▶ [Problem statement] Exact reproduction of all the entries is required, without any of their pictures.

▶ [Collection entries]
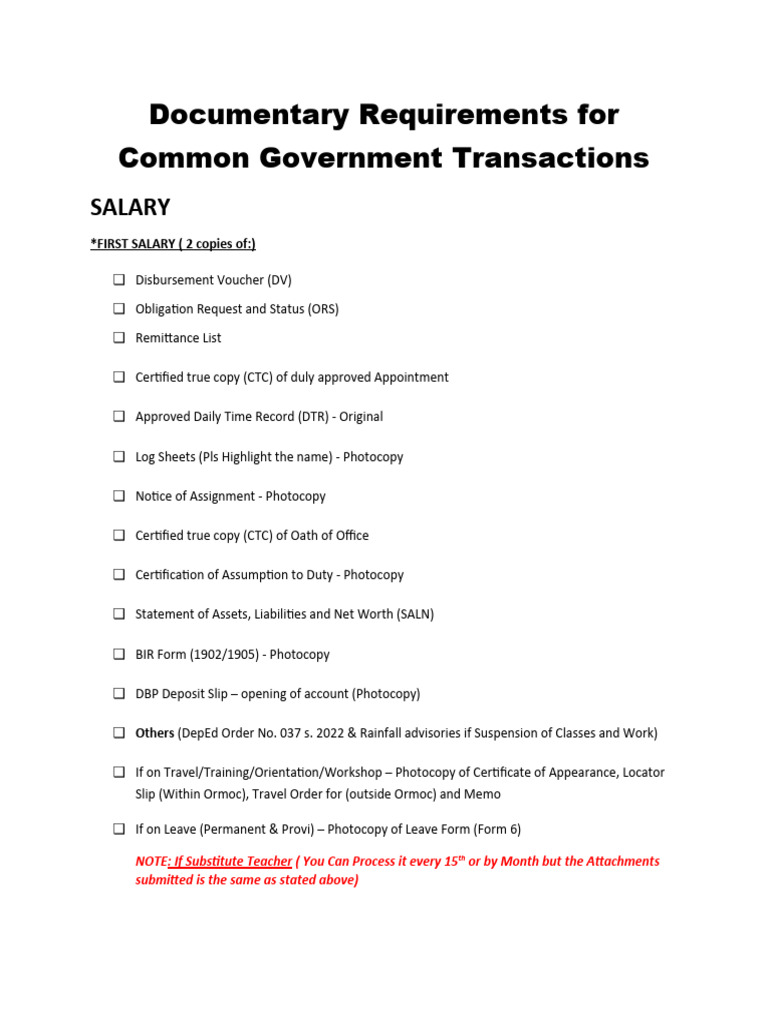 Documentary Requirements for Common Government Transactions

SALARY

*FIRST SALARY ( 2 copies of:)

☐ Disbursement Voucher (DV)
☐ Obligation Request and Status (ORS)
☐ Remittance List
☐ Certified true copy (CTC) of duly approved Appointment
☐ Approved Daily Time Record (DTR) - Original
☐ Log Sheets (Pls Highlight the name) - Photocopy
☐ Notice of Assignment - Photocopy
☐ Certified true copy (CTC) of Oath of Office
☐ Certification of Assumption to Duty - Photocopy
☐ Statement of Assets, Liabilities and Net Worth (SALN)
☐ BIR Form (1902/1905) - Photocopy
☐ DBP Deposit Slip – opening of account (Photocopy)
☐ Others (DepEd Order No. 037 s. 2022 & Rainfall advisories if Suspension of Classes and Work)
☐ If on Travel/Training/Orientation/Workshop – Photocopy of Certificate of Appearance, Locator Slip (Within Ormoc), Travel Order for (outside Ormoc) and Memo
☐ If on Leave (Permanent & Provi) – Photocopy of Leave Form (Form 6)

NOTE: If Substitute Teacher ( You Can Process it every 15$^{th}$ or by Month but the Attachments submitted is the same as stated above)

▶ [Solution below]
 Documentary Requirements for Common Government Transactions

SALARY

*FIRST SALARY ( 2 copies of:)

☐ Disbursement Voucher (DV)
☐ Obligation Request and Status (ORS)
☐ Remittance List
☐ Certified true copy (CTC) of duly approved Appointment
☐ Approved Daily Time Record (DTR) - Original
☐ Log Sheets (Pls Highlight the name) - Photocopy
☐ Notice of Assignment - Photocopy
☐ Certified true copy (CTC) of Oath of Office
☐ Certification of Assumption to Duty - Photocopy
☐ Statement of Assets, Liabilities and Net Worth (SALN)
☐ BIR Form (1902/1905) - Photocopy
☐ DBP Deposit Slip – opening of account (Photocopy)
☐ Others (DepEd Order No. 037 s. 2022 & Rainfall advisories if Suspension of Classes and Work)
☐ If on Travel/Training/Orientation/Workshop – Photocopy of Certificate of Appearance, Locator Slip (Within Ormoc), Travel Order for (outside Ormoc) and Memo
☐ If on Leave (Permanent & Provi) – Photocopy of Leave Form (Form 6)

NOTE: If Substitute Teacher ( You Can Process it every 15$^{th}$ or by Month but the Attachments submitted is the same as stated above)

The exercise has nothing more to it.